**Assigned task**:
Please repeat word for word the line containing "Cunard Line / Aquitania. 1914" and every following line up to and including the last one below, pictures excluded.
*** Opening Records shown ***
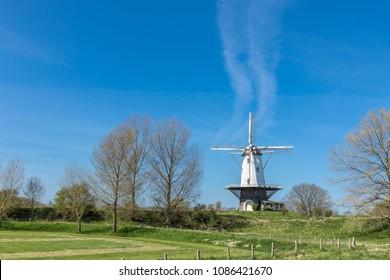 Veere - Windmill  Of Veere -  Zeeland, Netherlands, 18.04.2018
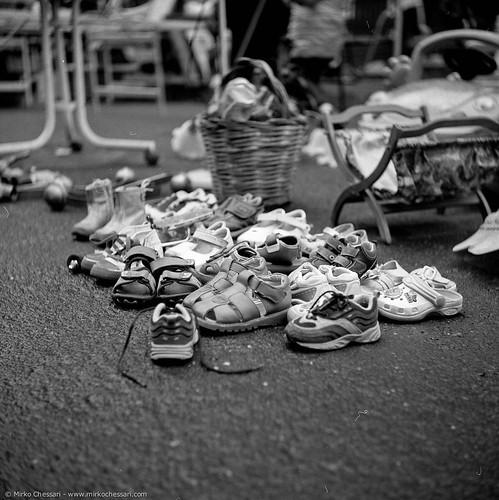 Catania mercartino delle pulci in giro al mercatino for Mercatino delle pulci catania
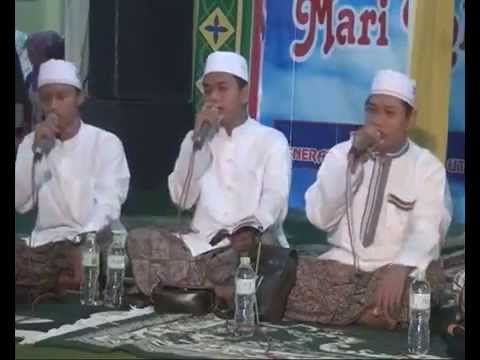 Babul Musthofa feat Al Munsyidin Sholawat Ya Abal Hasanain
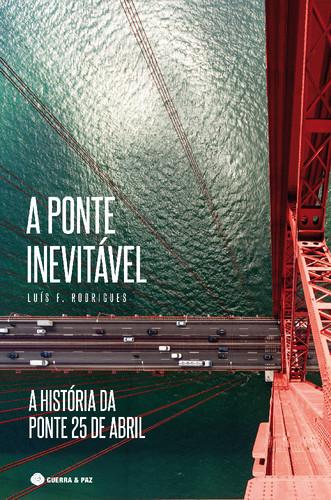 Ponte Inevitavel CAPA 300dpi.jpg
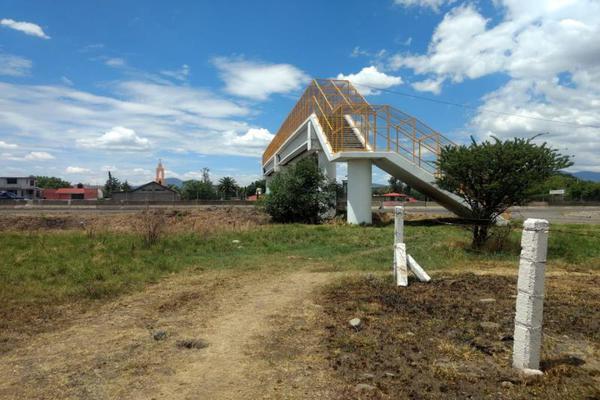 Foto de terreno habitacional en venta en la rancheria 1, pomoca, maravatío, michoacán de ocampo, 7482903 No. 09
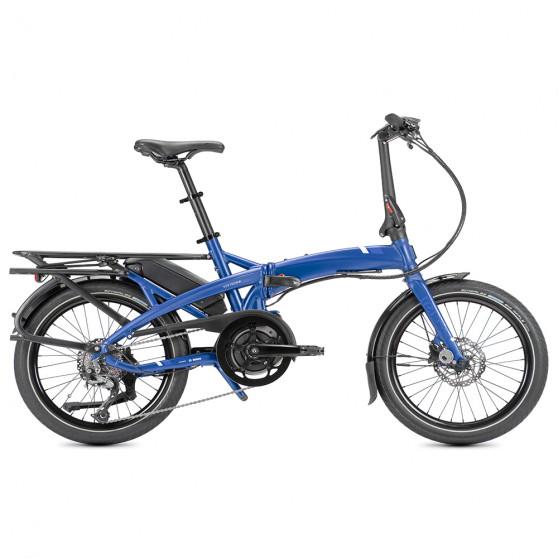 Vélo pliant électrique Tern Vektron Q9 bleu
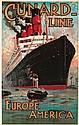 Cunard Line / Aquitania. 1914
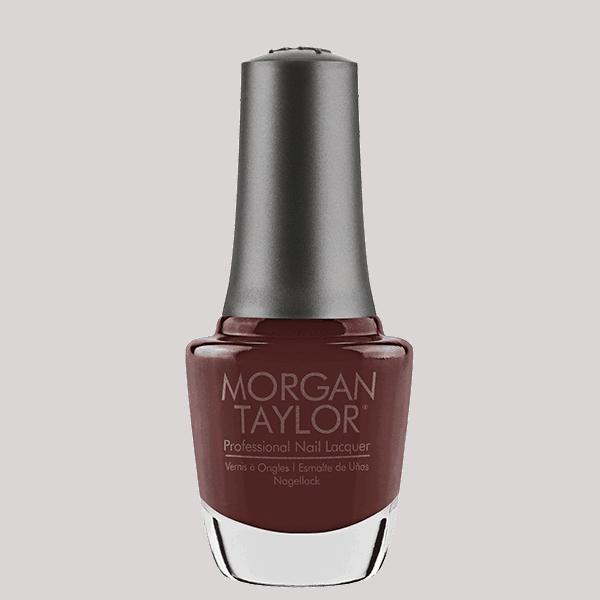 Morgan Taylor 50191 A Little Naughty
*** Closing Records shown ***
**Result for this task**:
 Cunard Line / Aquitania. 1914
 Morgan Taylor 50191 A Little Naughty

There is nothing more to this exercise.